How (Not) To Run A (Furry?)Con
Feb. 9th, 2009 11:30 amThis essay is a backdated public repost with comments disabled. Apologies for the inconvenience.
Arrogant title, I know, but I really don't have the time or energy to be involved anymore and this is important enough that people who want to see cons succeed should know it and think about it.
So, you want to run a con? You need two things: people and a venue. You can run a party with ten people in your living room; 30 people at a restaurant; 150 people at a small hotel; 500 at a medium hotel; or 2000 at a convention center. It's all a matter of scale and of money. Securing the venue requires (a) money and (b) a generous person with good credit, willing to book the restaurant / sign the hotel contract and risk being stuck with a $500 bar tab, or in the case of the hotel contract, personal credit damnation.
The people have to 1) want to come and 2) spend money in particular con-supporting ways. Two CaliFurs ago did a lot to enrich the walking distance McD's, for example, but this did nothing for CaliFur.

[Data for review]:
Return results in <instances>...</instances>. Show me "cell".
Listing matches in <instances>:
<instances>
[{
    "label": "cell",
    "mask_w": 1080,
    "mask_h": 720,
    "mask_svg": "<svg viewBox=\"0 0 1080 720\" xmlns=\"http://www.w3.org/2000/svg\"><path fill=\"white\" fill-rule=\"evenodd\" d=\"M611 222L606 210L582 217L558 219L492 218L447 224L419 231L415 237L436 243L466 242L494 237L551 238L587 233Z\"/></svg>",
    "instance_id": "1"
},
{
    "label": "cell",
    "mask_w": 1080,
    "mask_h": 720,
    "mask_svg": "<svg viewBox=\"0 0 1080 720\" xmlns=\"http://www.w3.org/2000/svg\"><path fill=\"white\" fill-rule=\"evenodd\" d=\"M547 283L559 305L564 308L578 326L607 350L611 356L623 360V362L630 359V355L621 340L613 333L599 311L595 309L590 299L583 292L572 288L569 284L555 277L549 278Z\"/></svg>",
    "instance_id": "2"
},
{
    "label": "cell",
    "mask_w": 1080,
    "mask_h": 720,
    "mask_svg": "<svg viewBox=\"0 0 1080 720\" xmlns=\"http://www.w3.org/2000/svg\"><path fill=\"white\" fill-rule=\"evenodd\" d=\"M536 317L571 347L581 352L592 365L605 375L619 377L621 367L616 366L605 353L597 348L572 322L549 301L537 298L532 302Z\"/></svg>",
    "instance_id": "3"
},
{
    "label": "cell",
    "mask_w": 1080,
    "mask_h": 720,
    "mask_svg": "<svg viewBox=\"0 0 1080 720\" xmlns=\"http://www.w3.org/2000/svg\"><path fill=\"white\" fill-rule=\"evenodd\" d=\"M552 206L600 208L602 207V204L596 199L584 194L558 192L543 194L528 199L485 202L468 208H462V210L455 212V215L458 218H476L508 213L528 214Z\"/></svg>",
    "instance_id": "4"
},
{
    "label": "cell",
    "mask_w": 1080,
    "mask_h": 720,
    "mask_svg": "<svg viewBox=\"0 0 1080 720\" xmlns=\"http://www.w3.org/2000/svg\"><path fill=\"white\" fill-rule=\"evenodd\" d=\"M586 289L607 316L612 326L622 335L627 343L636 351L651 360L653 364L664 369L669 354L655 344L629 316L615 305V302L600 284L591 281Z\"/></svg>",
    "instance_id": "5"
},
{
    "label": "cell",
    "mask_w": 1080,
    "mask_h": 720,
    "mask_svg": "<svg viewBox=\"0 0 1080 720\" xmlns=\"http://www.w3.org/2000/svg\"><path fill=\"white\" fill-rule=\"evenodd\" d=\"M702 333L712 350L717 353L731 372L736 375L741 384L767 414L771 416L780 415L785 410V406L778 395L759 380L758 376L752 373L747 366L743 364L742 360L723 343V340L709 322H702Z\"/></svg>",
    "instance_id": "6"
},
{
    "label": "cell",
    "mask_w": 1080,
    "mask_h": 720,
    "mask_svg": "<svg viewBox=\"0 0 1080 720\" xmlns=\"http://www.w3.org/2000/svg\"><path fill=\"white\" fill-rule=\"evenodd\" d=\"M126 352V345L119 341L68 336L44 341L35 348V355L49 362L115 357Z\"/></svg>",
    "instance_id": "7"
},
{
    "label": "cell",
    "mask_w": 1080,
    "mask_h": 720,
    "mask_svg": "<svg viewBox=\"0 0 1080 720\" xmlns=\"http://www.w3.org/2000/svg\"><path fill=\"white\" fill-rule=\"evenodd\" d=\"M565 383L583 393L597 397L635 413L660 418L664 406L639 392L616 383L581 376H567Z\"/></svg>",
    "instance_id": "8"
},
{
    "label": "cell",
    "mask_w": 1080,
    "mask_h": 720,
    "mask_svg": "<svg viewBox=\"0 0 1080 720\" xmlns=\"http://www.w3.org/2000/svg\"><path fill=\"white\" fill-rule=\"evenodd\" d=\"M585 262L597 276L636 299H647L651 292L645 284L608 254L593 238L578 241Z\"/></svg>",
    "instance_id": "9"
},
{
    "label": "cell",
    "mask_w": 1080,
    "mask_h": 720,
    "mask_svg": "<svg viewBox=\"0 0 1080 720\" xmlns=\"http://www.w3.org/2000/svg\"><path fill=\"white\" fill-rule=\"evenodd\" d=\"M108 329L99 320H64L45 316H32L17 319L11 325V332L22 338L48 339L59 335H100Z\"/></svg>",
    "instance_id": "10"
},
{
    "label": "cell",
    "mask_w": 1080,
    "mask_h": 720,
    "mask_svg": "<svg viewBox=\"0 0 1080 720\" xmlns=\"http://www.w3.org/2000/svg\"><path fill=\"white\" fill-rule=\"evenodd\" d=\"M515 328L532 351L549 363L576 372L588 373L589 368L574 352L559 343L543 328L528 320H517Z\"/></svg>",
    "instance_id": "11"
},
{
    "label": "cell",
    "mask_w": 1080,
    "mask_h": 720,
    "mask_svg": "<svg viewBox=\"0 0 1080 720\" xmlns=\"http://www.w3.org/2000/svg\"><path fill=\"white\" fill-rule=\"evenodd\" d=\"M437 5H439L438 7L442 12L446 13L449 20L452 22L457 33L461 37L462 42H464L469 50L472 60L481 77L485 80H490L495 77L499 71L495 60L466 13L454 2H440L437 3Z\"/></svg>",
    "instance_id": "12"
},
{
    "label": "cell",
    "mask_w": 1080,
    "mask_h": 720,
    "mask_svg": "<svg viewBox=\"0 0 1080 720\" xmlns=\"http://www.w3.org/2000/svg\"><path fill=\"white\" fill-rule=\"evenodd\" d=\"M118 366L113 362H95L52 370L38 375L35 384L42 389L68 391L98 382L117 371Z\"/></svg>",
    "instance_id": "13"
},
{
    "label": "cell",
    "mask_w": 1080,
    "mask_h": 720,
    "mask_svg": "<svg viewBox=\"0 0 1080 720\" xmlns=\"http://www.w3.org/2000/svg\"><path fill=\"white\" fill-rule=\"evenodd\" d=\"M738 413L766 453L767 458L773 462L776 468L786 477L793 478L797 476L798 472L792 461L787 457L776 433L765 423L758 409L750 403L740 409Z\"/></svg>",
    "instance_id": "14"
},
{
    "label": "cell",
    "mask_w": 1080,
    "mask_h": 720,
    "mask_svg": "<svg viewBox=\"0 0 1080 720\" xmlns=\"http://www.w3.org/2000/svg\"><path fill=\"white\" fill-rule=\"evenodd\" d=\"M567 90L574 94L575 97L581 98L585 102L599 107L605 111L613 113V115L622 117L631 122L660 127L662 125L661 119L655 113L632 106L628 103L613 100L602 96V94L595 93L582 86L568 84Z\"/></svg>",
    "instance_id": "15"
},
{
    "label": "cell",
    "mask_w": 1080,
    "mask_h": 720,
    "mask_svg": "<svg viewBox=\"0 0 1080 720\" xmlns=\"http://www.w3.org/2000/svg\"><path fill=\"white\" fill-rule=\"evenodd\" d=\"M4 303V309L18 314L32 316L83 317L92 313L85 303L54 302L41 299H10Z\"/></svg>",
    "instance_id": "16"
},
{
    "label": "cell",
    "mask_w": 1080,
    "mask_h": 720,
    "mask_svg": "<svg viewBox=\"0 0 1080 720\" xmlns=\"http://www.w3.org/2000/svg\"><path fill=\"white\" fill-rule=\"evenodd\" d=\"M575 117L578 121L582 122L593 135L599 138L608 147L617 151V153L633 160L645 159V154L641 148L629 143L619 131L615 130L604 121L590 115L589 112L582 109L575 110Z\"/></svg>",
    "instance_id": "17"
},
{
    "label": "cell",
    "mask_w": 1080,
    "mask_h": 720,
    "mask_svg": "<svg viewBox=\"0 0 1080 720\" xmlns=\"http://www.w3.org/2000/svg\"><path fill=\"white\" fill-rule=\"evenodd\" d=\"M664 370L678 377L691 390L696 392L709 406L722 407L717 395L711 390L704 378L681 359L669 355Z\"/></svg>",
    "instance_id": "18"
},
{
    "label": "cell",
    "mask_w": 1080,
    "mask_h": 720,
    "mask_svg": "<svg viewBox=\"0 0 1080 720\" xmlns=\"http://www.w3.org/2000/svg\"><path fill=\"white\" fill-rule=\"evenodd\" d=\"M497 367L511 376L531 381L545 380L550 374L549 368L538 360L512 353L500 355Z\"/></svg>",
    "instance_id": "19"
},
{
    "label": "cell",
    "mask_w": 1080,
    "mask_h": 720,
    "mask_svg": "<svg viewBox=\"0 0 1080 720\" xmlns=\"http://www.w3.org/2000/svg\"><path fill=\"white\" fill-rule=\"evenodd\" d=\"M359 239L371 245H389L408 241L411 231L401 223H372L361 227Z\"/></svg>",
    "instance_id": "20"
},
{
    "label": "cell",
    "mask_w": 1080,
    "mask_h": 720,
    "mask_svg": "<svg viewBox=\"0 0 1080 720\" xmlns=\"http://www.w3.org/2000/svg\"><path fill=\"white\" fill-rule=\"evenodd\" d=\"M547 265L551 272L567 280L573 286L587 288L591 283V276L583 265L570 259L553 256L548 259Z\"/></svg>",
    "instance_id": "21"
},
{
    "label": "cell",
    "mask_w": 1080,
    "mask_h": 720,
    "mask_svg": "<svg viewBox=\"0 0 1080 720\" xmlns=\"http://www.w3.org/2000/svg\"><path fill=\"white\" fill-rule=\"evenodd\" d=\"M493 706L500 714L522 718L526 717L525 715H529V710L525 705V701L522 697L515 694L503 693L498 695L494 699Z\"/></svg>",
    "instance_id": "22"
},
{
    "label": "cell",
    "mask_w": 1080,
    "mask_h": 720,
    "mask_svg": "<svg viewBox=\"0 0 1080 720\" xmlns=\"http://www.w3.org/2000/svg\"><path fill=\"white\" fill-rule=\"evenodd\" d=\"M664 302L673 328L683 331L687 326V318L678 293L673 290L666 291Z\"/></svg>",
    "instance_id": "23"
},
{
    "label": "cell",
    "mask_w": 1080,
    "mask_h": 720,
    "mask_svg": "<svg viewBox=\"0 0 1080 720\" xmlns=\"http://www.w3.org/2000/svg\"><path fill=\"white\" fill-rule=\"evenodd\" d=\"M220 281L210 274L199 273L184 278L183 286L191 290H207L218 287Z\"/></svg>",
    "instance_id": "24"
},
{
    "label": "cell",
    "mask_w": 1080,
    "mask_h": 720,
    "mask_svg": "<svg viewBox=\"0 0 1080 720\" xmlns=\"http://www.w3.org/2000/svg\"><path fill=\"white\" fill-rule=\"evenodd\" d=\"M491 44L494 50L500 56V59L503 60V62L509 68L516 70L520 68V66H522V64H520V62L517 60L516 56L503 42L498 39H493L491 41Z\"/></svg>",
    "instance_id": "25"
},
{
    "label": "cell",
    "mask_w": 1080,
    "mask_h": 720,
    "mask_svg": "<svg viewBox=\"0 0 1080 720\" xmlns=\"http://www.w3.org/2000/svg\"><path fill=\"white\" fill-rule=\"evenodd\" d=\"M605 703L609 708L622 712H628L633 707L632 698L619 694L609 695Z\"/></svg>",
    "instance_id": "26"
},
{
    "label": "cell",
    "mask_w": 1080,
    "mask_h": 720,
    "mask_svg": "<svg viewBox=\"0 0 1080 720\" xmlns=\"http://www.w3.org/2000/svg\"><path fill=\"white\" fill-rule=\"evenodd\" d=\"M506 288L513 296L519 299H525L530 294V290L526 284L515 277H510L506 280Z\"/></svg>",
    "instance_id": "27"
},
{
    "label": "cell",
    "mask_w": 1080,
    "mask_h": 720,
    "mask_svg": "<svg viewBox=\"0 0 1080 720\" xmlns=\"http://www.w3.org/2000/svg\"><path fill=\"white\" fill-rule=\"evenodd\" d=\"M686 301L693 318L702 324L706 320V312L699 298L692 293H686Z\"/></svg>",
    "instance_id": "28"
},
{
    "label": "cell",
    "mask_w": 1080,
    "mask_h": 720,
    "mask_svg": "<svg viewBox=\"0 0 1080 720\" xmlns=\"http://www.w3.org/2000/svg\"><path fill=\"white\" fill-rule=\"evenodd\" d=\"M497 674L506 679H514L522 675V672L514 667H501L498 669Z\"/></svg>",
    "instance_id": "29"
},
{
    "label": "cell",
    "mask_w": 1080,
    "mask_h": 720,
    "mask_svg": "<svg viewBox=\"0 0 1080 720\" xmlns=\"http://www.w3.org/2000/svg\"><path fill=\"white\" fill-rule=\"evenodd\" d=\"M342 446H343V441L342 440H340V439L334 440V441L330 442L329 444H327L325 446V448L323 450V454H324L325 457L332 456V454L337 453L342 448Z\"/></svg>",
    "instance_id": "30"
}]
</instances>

[Activities]:
1 – Please repeat the essay on running a con word for word, everything from "The people have" down to "nothing for CaliFur.".
2 – According to the essay on running a con, how many people can a medium hotel hold?
3 – Resume the essay on running a con, picking up right after its final sentence.

[Expected responses]:
1 –
The people have to 1) want to come and 2) spend money in particular con-supporting ways. Two CaliFurs ago did a lot to enrich the walking distance McD's, for example, but this did nothing for CaliFur.

2 – 500 people.

3 –
Why do people want to come to conventions? To hang out with other (cool) people (aka network), to attend cool events and find out things, to buy stuff they can't easily get elsewhere, and in the (often mistaken) belief that they will get laid. This last is the secret sauce for any convention, whether you are attracting accountants or science fiction writers or furries or pirates or lawyers or even Chiefs of Police. Really.
Prior advertising and good reputation are critical. No one will come to a con they don't know about. Conversely, fewer people will go to a con whose reputation is new or poor. (Some will go to watch the flameout, but as they rarely buy a badge, they should not be counted.)
What are the four (4) ways in which people spend money to support the con?
Convention attendance. "The badge." Anywhere from $20 to $60 times the membership. Prereg is cheaper because you need some of the money before the con (to make the hotel deposit, among other trivia.) This is the big one. Most of the budget is badge sales to pay for the hotel. People who don't buy a badge are stealing from the convention, folks, and this is why we need to keep deadbeats out of the paid areas. However, doing this rudely or poorly can alienate people and they don't come back next year. There are also the people who can't afford a badge anyway, who can be leveraged into slave labor (gophers!) and become paying customers in future years. Party badges, day badges, etc. are selling part of a badge to get at least some money out of the situation if someone can only make one day or the party nights.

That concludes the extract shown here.